Jean-Baptiste Vidalou

Zones, 2017

Il est des livres dont la contribution à la réflexion collective, la lutte partagée et la littérature belle et engagée est évidente dès les premières pages ; et ne cesse de se renforcer, toujours subtilement, au fil de la lecture. Être forêts est de ceux-là.

Jean-Baptiste Vidalou nous offre un excellent essai, doté de tous les bons ingrédients : une perspective historique indispensable et passionnante, des exemples précis qui accompagnent une analyse approfondie, un regard alerte sur notre temps, un propos courageux et lucide porté par une plume franche et fluide.

Le travail de documentation qu’il a mené est habilement restitué. On comprend très bien – exemples révoltants ou édifiants, toujours incarnés, à l’appui – que gestion, administration et militarisation sont intrinsèquement liées dans le processus historique de rationalisation des êtres et des territoires. Que la trajectoire historique du progrès a créé un « paysage dévasté : d’un côté des chantiers titanesques de destruction du vivant, de l’autre une biodiversité muséale ». Percée de voies de circulation dans les bois pour faciliter les interventions armées afin de réprimer des mouvements d’insoumission ; promulgation de lois d’exploitation qui défont les usages et les liens des habitant.e.s à leur territoire ; mainmise des ingénieurs et de leur arsenal de chiffres sur les pratiques agropastorales et forestières, pour ne plus percevoir que des forêts de données ; colonisation de la logique extractiviste partout où la richesse se loge.

Extraits de données:
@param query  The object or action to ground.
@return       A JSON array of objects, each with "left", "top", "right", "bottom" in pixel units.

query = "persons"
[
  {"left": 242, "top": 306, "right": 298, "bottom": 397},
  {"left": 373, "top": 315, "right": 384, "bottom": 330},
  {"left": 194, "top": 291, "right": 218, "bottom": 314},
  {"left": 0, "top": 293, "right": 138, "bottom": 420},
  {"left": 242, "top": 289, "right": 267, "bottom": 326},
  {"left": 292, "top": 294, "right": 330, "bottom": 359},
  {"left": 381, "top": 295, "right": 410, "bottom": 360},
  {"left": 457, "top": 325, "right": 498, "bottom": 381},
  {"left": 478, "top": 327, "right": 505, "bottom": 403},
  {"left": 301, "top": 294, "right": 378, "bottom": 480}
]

Travail demandé:
• a. Résumez en deux phrases le compte rendu consacré à Être forêts.
• b. Extrayez du compte rendu sur Être forêts le passage qui va de « Zones, 2017 » jusqu'à « franche et fluide. ».
Ces données sont issues d'une source distincte.

Solutions proposées:
• a. Le compte rendu présente Être forêts, de Jean-Baptiste Vidalou, comme un excellent essai qui allie une perspective historique, des exemples précis, une analyse approfondie et une plume franche et fluide. Il souligne que l'ouvrage restitue habilement un travail de documentation et montre que gestion, administration et militarisation sont intrinsèquement liées dans la rationalisation historique des êtres et des territoires, dont le progrès a fait un paysage dévasté.

• b.
Zones, 2017

Il est des livres dont la contribution à la réflexion collective, la lutte partagée et la littérature belle et engagée est évidente dès les premières pages ; et ne cesse de se renforcer, toujours subtilement, au fil de la lecture. Être forêts est de ceux-là.

Jean-Baptiste Vidalou nous offre un excellent essai, doté de tous les bons ingrédients : une perspective historique indispensable et passionnante, des exemples précis qui accompagnent une analyse approfondie, un regard alerte sur notre temps, un propos courageux et lucide porté par une plume franche et fluide.